ネコへのエサやりは犯罪でもなければ悪でもない

2010年5月13日、東京地裁立川支部でネコへの餌付けに関する訴訟の判決がありました。
訴えられたのは将棋の加藤一二三・九段(元名人)、訴えたのは近隣住民です。加藤氏が自宅庭で野良猫にエサを与えたため、ネコが集まり、フンのにおいや車に傷を付けられるなどしました。そのため近隣住民が加藤氏に注意をしたが改善されなかったため提訴した、というのがいきさつです。加藤氏がエサをやり始めたのか1993年ごろ、提訴が2008年ですから非常に長期間住民間でもめ続けてきたことがうかがえます。
近隣住民はエサやりの中止と慰謝料など約640万円の支払いを求めました。判決はエサやりの中止と204万円の支払いを命じるものでした。
これに対して加藤氏は「エサやりは自宅敷地外で続ける」と述べ、控訴することを表明しました。しかしその後5月26日、控訴しないことを決めました。

ネコのエサやりで住民間がもめることは珍しいことではありません。そのためこの裁判の行方に関心を持った方は少なくなかったでしょう。
ここで基本的なことを整理しておきましょう。

この裁判は民事裁判です。何らかの法律違反があったわけではありませんので、犯罪ではありません。つまり刑事事件ではありません。住民間のもめ事についての裁判なのです。
裁判の勝ち負けが報道されると、負けた方が悪いように思い込まれがちです。しかし今回の場合は犯罪とは関係のないことです。加藤氏は犯罪者ではないのです。
ネコへのエサやりが法的に否定されたのでもありません。

今回の裁判ではネコのエサやりが否定されたわけですが、民事裁判というものはちょっとした条件の違いで勝ち負けが反転することもあります(裁判官の心情や弁護士の力量で決まってしまうこともあるでしょう)。別の裁判ではエサやりが是認されることもあるかもしれません。「ネコへのエサやり=悪いこと」と決まったわけではないことに注意してください。

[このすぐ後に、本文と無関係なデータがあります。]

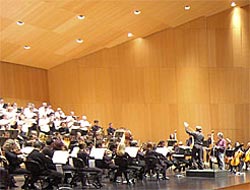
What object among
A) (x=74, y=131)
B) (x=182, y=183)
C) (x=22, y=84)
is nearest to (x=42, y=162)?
(x=182, y=183)

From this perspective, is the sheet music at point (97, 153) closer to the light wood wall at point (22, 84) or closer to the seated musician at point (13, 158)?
the seated musician at point (13, 158)

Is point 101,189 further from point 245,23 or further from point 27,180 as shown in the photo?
point 245,23

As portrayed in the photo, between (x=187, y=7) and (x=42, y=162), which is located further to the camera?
(x=187, y=7)

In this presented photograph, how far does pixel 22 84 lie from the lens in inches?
787

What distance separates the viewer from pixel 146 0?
16.6 meters

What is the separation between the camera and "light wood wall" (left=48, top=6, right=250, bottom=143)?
20.6 metres

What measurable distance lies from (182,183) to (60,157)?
133 inches

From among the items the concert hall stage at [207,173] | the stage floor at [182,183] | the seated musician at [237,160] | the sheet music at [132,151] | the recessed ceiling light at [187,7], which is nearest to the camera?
the stage floor at [182,183]

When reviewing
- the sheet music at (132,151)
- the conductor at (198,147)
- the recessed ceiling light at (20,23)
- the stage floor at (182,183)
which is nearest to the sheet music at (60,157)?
the stage floor at (182,183)

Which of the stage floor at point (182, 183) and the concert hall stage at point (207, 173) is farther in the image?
the concert hall stage at point (207, 173)

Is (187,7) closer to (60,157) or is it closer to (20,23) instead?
(20,23)

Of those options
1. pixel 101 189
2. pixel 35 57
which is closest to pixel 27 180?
pixel 101 189

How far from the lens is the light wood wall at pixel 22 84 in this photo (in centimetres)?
1928

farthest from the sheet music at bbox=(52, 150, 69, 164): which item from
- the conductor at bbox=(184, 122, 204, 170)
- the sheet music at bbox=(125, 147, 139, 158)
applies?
the conductor at bbox=(184, 122, 204, 170)
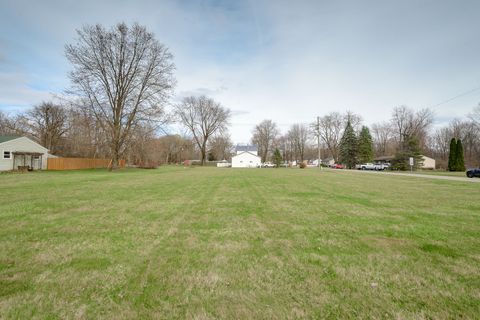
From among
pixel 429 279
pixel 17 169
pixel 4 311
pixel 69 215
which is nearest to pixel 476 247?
pixel 429 279

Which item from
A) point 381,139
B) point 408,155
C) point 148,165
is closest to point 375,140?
point 381,139

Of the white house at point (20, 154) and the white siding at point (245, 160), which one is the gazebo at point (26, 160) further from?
the white siding at point (245, 160)

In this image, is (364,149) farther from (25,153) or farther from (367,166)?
(25,153)

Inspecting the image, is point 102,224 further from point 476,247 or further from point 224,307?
point 476,247

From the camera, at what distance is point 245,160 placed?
71562mm

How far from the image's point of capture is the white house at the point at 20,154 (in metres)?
28.8

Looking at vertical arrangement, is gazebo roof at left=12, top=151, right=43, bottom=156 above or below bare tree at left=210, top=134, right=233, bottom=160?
below

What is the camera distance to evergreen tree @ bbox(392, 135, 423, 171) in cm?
4241

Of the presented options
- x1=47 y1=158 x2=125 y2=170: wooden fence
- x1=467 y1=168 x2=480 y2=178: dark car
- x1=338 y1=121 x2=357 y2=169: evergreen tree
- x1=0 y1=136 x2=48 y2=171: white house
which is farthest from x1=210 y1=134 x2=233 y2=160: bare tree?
x1=467 y1=168 x2=480 y2=178: dark car

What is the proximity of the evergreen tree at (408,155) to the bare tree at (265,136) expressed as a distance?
155 ft

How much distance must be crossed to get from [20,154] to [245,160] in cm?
5163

ただ、「裁判で負けた」というイメージはかなり影響力があるので、今回の判決でネコへのエサやりがさらに迫害されることになるかもしれません。各地の地域ネコ関係者は危機感を抱いているでしょう。


次に私の立場を書きます。
私は、ネコへのエサやりはかまわない、と考えています。これについては以前にもちょっと書きました(Vol. 427(2008/10/5)[今日の事件]ネコへのエサやりは犯罪なのか?)。
ただし、なんでも肯定しているわけではなく、次の4条件を満たすことを要求しています(これも上記記事に書いてあります)。

・個体識別ができている
・避妊去勢手術をしている
・エサを与える時はそばで見守る
・食べ残しやトレイなどの後片づけをする

これが達成できていれば十分な管理レベルだと思います。

より具体的な例としては横浜市磯子区のガイドラインがあります。

磯子区猫の飼育ガイドライン

磯子区は地域ネコの活動に早期から取り組んできた自治体で、地域ネコ活動のモデルとされることもあります。


ネコへのエサやり反対派の方へ

多くの人が誤解していますが、ネコにエサをやってもネコが増えるわけではありません。上の4条件がちゃんとできていればネコが増えることはなく、むしろ確実に減ります。そうなれば被害の総量も減ることになるでしょう。ネコが好きな人は、不幸なネコが増えることを良いことだと考えていません。ネコがどんどん増殖するような事態にはなりにくいものです。
ネコへのエサやりは夜に行われることがありますが、これは反対派の目をおそれているからです。エサやりをしている人は、非難されたり、いやがらせされたり、脅迫されたりすることもあります。そのため隠れるように活動しなければならないのです。しかし、非難の内容はたいてい間違っています。「エサやり→ネコが増える」という根拠のない思い込みで、実態を知らずに非難しているのです。非難する前に実態をよく観察してください。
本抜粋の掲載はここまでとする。